-- begin --

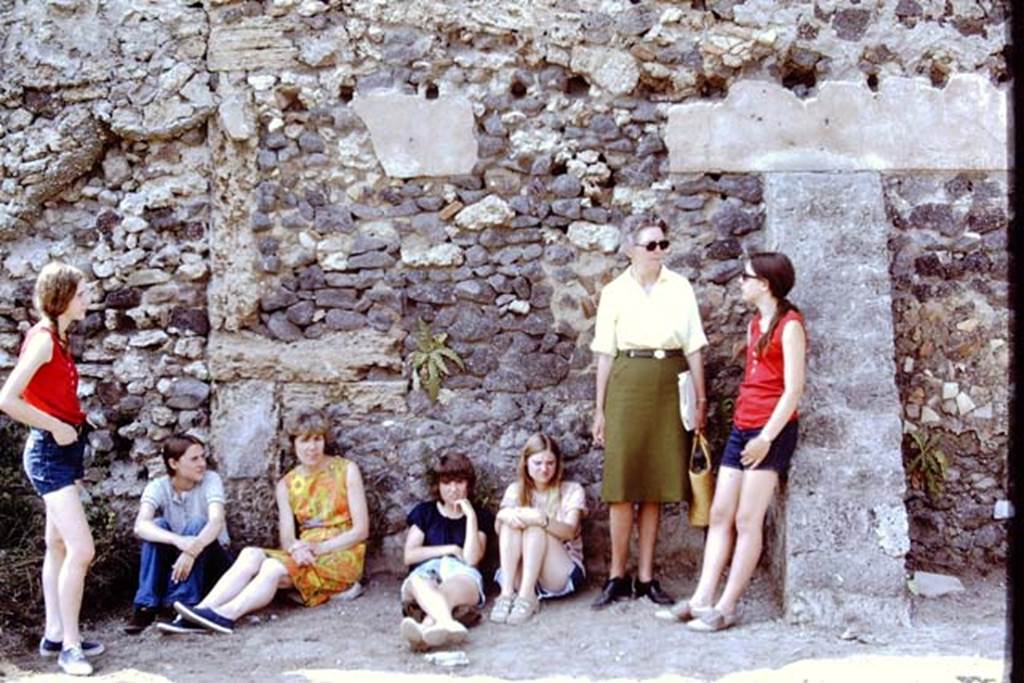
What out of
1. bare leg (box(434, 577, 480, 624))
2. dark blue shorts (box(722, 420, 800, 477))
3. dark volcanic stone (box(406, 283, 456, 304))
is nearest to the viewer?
dark blue shorts (box(722, 420, 800, 477))

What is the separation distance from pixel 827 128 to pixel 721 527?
214cm

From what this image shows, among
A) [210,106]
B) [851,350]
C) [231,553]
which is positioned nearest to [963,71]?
[851,350]

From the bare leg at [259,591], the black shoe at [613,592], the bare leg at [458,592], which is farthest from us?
the black shoe at [613,592]

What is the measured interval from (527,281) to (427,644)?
6.54 feet

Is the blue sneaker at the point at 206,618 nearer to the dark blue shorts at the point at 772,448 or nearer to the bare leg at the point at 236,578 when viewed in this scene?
the bare leg at the point at 236,578

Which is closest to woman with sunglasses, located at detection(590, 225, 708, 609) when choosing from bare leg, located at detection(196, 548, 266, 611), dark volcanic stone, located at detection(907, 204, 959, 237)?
dark volcanic stone, located at detection(907, 204, 959, 237)

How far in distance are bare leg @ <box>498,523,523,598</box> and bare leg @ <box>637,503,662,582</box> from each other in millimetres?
585

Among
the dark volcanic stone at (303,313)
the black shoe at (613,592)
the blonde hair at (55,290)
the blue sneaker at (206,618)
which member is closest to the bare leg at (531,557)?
the black shoe at (613,592)

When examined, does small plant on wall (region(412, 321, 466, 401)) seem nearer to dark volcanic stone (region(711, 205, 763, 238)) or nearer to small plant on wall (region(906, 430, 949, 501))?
dark volcanic stone (region(711, 205, 763, 238))

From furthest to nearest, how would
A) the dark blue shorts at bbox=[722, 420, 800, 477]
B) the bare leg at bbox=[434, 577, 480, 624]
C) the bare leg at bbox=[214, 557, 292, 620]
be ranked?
the bare leg at bbox=[214, 557, 292, 620] → the bare leg at bbox=[434, 577, 480, 624] → the dark blue shorts at bbox=[722, 420, 800, 477]

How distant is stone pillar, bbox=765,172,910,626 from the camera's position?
205 inches

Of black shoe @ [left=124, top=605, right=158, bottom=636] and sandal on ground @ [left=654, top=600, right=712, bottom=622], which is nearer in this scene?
sandal on ground @ [left=654, top=600, right=712, bottom=622]

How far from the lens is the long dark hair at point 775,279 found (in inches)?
208

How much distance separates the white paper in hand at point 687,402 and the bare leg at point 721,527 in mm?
289
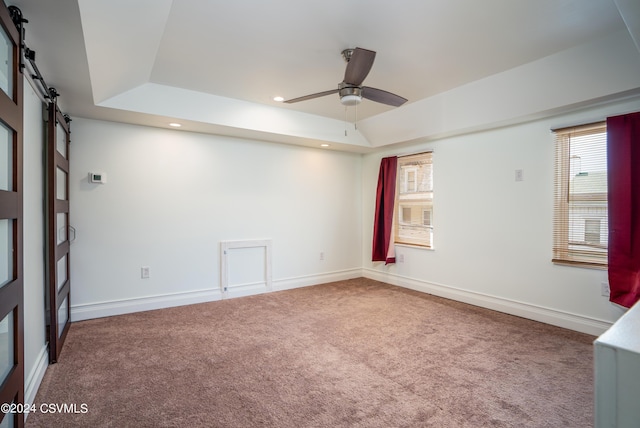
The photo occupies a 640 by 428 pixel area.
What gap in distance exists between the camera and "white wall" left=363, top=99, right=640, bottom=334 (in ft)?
10.6

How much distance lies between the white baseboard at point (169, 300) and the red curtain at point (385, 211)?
3.24ft

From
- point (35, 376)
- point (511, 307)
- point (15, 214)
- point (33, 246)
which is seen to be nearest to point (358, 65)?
point (15, 214)

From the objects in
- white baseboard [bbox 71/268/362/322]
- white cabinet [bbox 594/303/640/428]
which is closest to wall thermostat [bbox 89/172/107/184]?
white baseboard [bbox 71/268/362/322]

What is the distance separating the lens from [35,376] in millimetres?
2145

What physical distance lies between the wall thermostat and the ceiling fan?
2.47m

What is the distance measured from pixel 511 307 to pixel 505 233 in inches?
33.0

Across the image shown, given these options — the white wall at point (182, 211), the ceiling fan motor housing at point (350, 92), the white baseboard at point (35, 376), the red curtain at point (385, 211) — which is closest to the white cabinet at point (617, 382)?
the ceiling fan motor housing at point (350, 92)

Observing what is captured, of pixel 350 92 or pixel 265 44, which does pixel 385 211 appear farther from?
pixel 265 44

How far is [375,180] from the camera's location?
5.51m

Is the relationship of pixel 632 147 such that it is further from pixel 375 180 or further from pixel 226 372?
pixel 226 372

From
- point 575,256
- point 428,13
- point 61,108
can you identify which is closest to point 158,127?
point 61,108

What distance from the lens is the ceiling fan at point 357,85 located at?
2280 mm

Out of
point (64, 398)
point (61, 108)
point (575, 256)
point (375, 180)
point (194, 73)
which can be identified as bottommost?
point (64, 398)

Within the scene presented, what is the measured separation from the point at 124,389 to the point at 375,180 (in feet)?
14.3
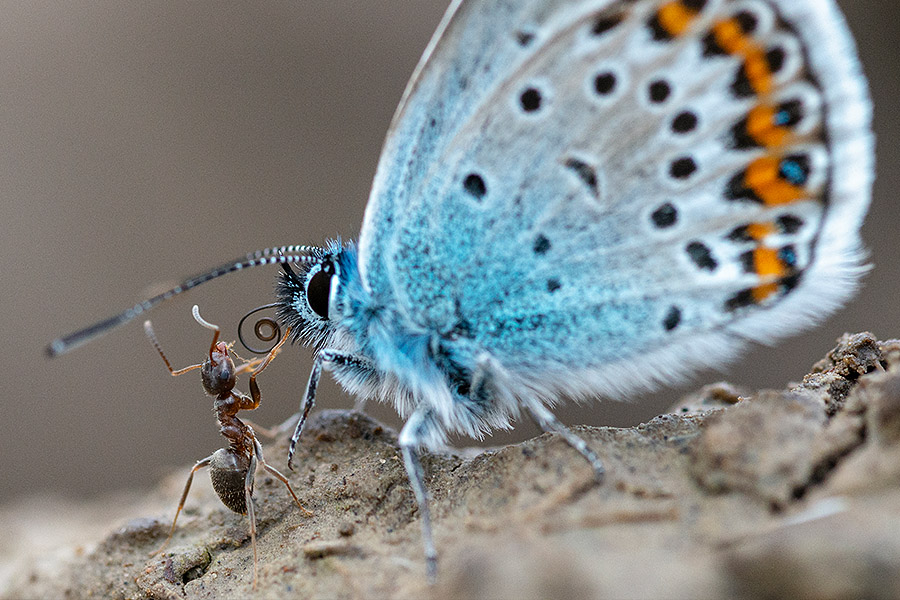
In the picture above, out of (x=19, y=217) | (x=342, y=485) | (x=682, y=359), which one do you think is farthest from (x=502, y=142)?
(x=19, y=217)

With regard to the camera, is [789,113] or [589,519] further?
[789,113]

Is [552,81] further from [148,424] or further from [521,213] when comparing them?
[148,424]

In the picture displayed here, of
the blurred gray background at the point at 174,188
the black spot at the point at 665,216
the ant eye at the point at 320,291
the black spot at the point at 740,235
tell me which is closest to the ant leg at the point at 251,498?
the ant eye at the point at 320,291

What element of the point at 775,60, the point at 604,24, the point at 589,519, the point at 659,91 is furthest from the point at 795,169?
the point at 589,519

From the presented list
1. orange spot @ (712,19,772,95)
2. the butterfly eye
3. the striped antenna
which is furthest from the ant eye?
orange spot @ (712,19,772,95)

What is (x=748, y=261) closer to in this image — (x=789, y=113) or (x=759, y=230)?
(x=759, y=230)

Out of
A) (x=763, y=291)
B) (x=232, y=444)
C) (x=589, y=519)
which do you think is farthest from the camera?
(x=232, y=444)

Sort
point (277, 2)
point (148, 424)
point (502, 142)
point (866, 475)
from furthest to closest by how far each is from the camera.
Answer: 1. point (277, 2)
2. point (148, 424)
3. point (502, 142)
4. point (866, 475)
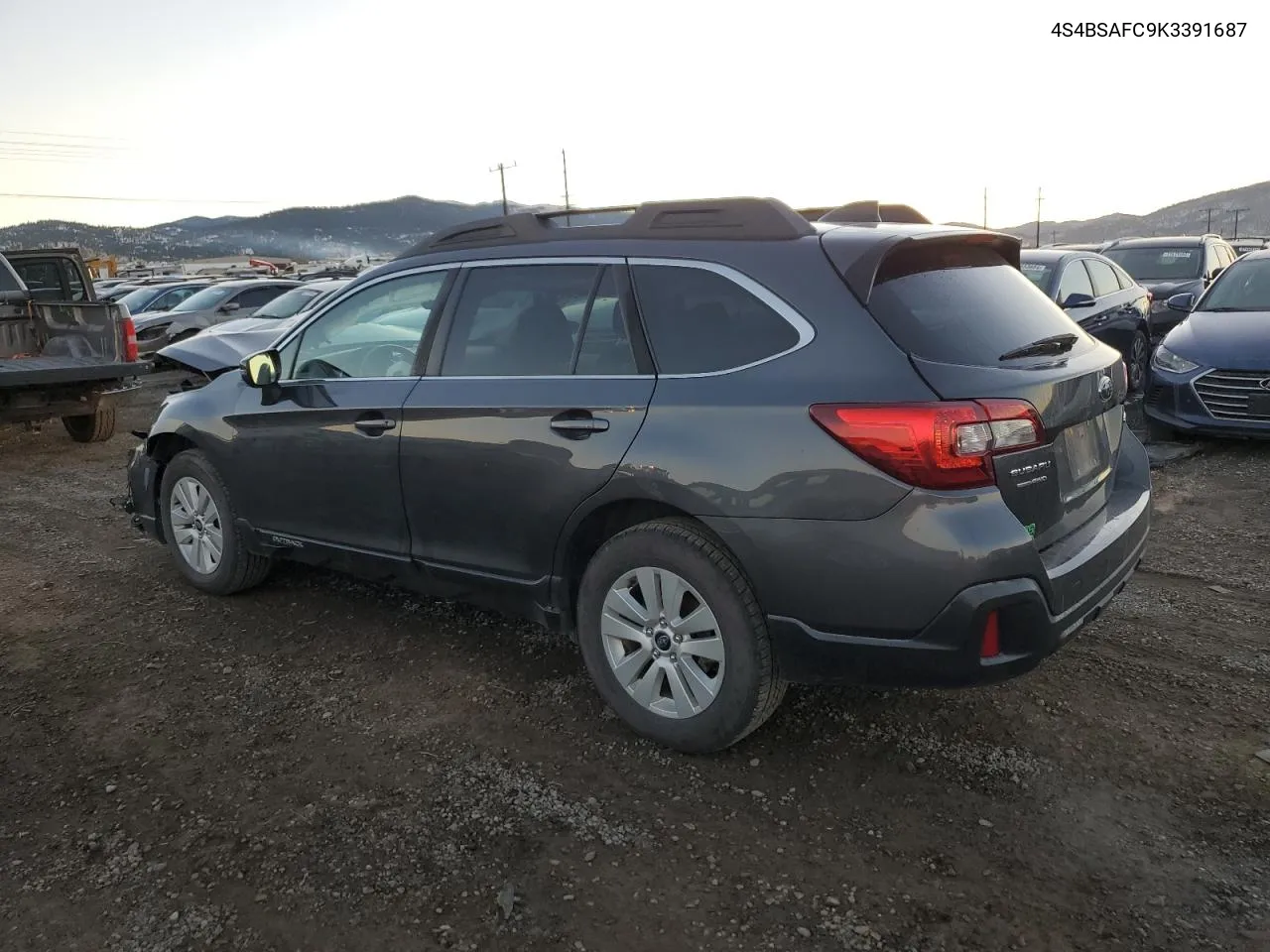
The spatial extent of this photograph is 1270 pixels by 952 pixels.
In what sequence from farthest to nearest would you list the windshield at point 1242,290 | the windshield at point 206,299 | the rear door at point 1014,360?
the windshield at point 206,299
the windshield at point 1242,290
the rear door at point 1014,360

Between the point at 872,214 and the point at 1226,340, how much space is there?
533cm

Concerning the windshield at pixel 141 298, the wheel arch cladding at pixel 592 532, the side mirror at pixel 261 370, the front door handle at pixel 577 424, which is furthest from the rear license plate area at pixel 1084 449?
the windshield at pixel 141 298

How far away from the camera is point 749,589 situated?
9.91ft

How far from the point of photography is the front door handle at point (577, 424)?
3.27m

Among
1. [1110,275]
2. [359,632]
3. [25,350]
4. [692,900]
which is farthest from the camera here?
[1110,275]

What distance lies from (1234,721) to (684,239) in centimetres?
253

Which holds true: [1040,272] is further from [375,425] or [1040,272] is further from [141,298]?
[141,298]

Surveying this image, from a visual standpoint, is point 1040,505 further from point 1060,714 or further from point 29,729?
point 29,729

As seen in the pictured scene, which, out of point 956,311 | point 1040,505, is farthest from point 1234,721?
point 956,311

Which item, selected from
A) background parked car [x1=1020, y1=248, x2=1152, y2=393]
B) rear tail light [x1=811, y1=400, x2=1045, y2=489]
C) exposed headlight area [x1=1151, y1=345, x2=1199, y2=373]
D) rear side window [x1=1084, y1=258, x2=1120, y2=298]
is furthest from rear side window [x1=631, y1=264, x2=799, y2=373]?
rear side window [x1=1084, y1=258, x2=1120, y2=298]

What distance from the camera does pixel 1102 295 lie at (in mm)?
9625

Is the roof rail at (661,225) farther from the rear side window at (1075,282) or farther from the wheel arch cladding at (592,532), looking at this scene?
the rear side window at (1075,282)

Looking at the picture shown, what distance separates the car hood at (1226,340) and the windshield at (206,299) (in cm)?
1486

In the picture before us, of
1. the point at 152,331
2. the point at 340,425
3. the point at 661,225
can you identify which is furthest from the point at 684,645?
the point at 152,331
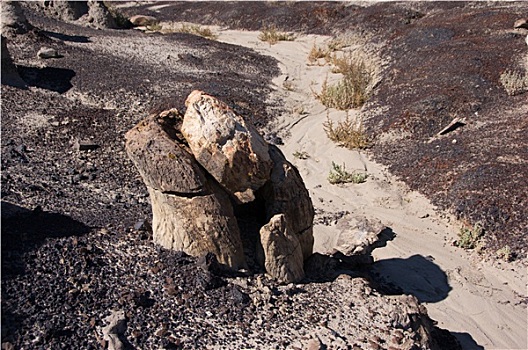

-- end --

Please pick out each line above that contains the word "wheel" and copy every one of them in full.

Concerning the windshield at pixel 141 298, the wheel arch cladding at pixel 592 532, the side mirror at pixel 261 370, the front door handle at pixel 577 424, which is furthest from the rear license plate area at pixel 1084 449?
Is the roof rail at (661,225) farther from the rear side window at (1075,282) or farther from the wheel arch cladding at (592,532), looking at this scene?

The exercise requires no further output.